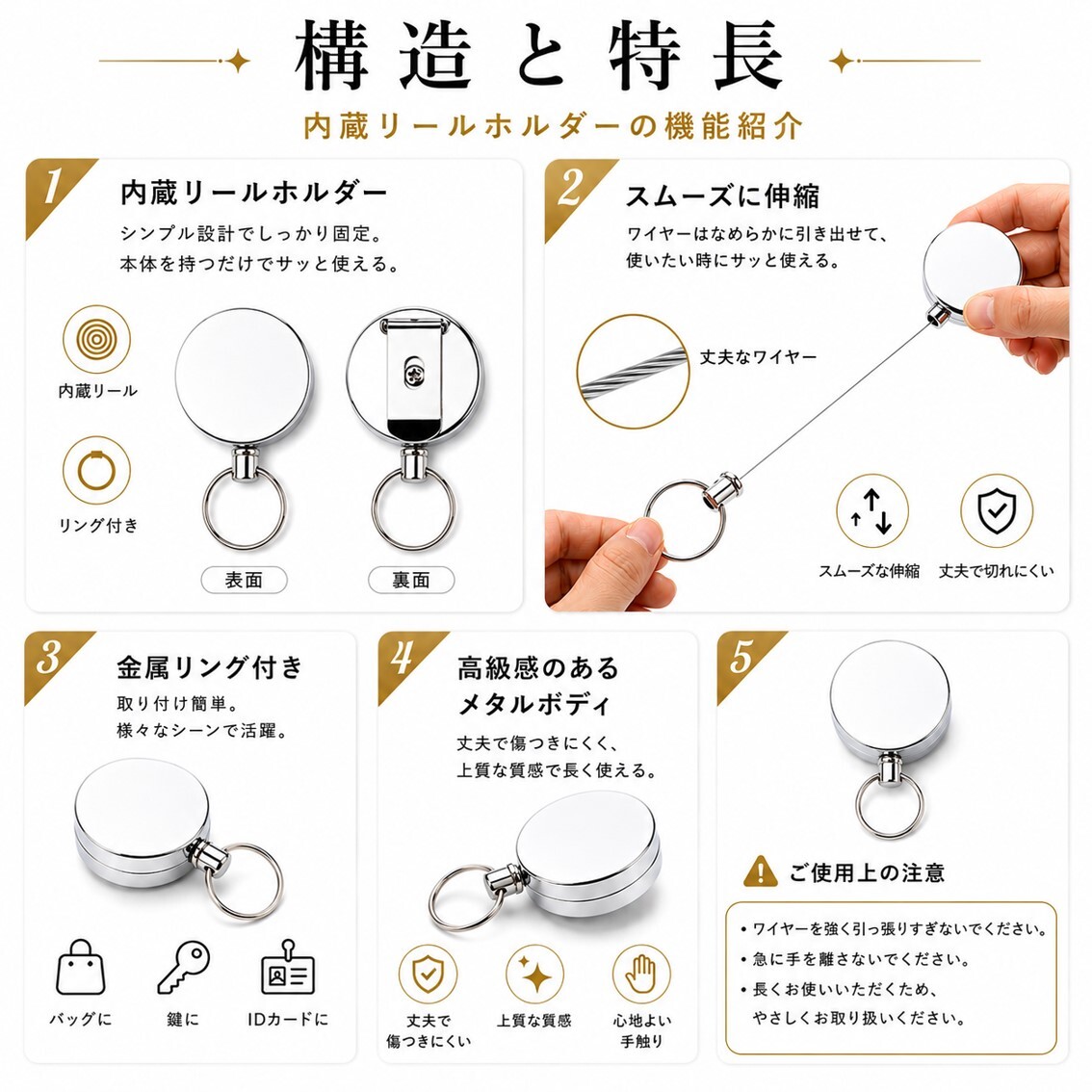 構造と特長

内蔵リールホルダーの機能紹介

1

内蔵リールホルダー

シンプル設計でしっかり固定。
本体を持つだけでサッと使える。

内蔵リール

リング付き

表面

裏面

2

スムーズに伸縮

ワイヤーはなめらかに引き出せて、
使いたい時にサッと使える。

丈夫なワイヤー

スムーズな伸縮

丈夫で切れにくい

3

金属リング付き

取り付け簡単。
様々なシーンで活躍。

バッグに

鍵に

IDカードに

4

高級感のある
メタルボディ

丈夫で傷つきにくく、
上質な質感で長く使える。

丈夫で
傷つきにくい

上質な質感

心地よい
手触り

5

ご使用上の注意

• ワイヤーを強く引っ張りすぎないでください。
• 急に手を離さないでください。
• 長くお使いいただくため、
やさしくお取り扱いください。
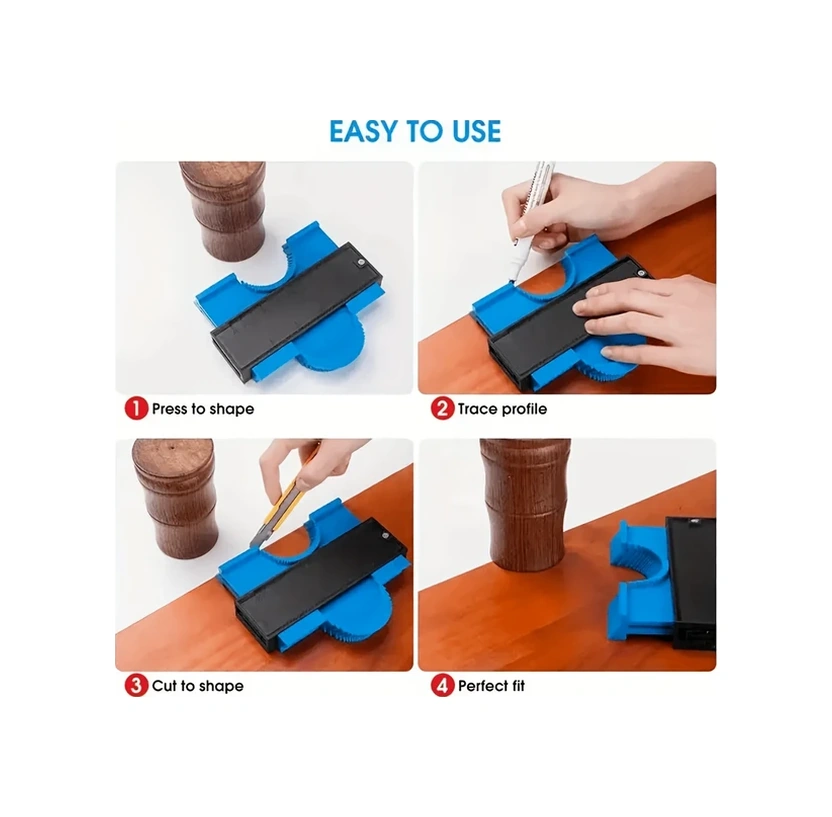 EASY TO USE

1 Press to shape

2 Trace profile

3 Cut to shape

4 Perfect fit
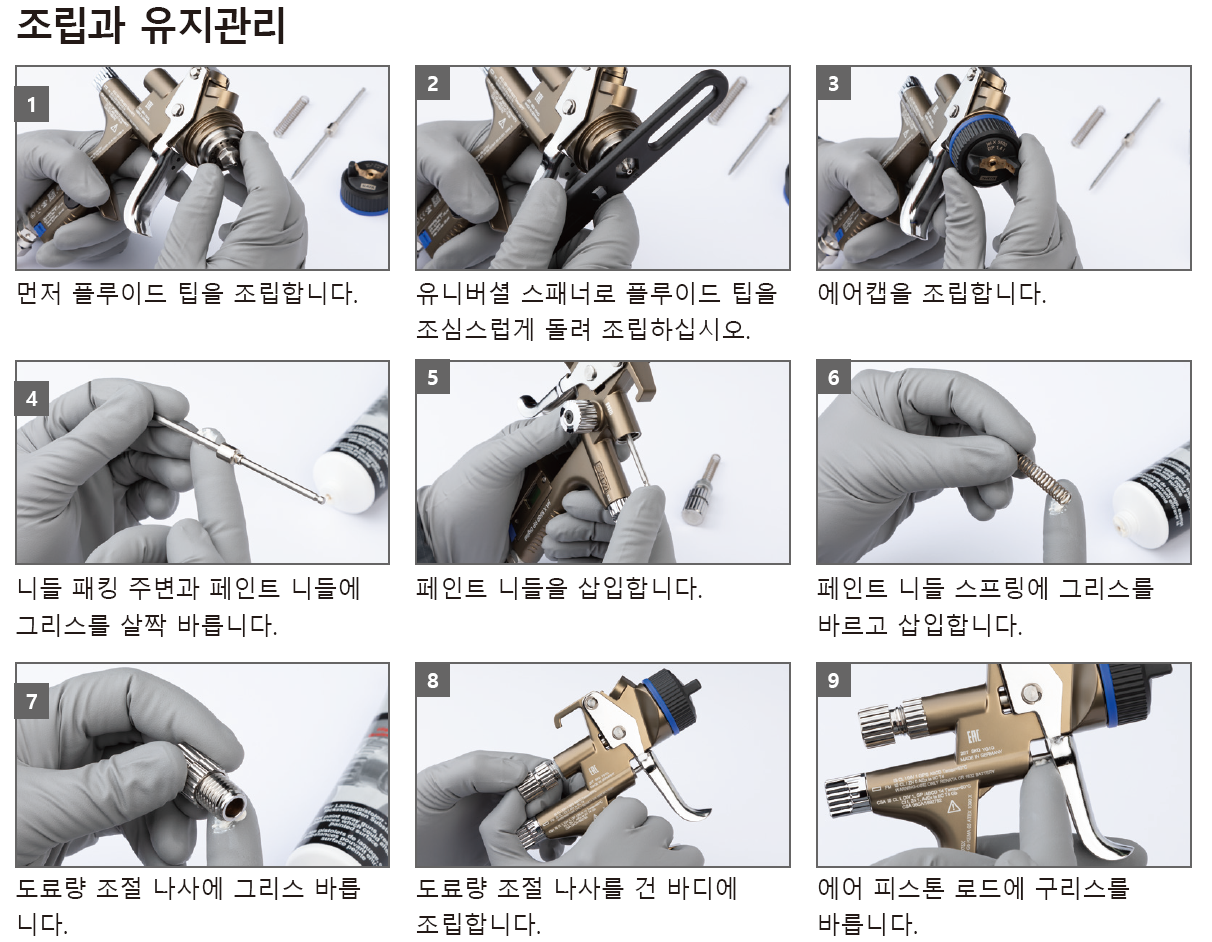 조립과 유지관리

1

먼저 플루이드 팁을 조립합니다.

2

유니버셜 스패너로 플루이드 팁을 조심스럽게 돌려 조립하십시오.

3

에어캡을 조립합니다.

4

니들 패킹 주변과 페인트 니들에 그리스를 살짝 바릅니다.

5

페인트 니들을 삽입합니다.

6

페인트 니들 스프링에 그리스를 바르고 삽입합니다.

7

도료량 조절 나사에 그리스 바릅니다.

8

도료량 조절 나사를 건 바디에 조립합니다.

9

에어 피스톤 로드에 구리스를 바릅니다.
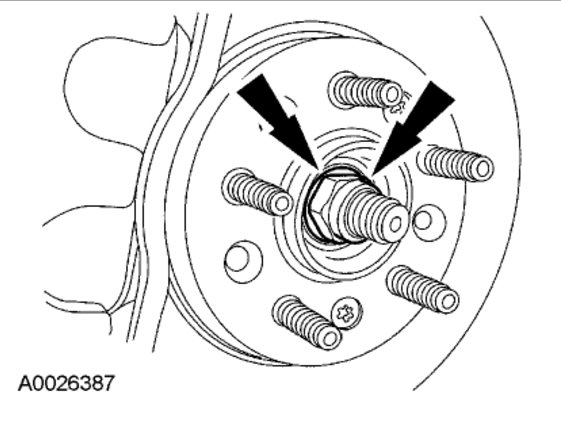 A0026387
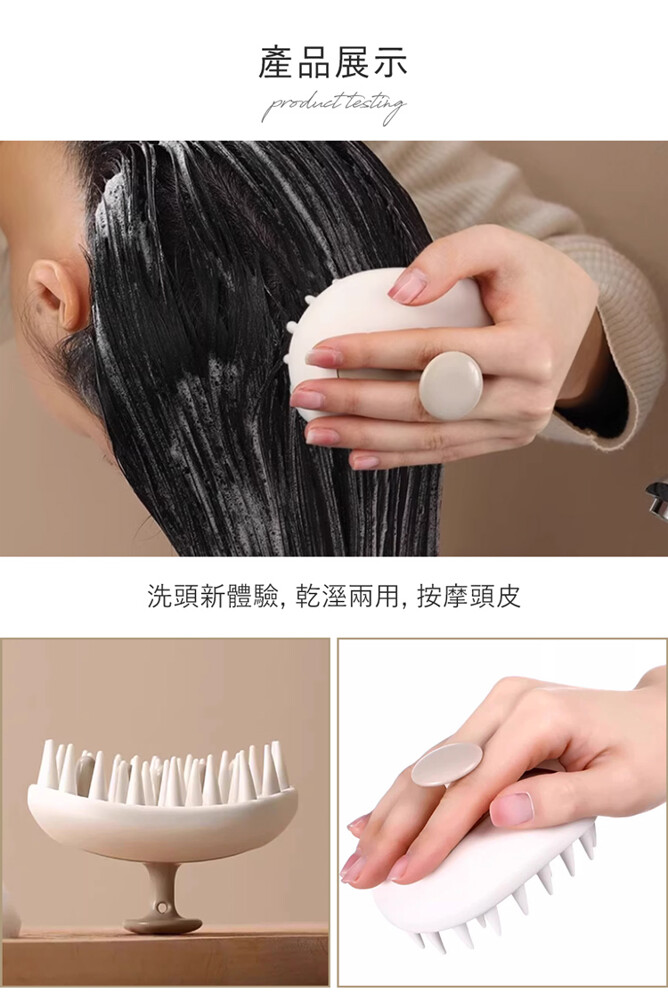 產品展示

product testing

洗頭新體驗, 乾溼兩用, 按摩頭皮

-*-*-

• [WHAT THE TASK ASKS]: Write out every line of the listing that holds the word "그리스를".

• [OUTPUT]:
니들 패킹 주변과 페인트 니들에 그리스를 살짝 바릅니다.
페인트 니들 스프링에 그리스를 바르고 삽입합니다.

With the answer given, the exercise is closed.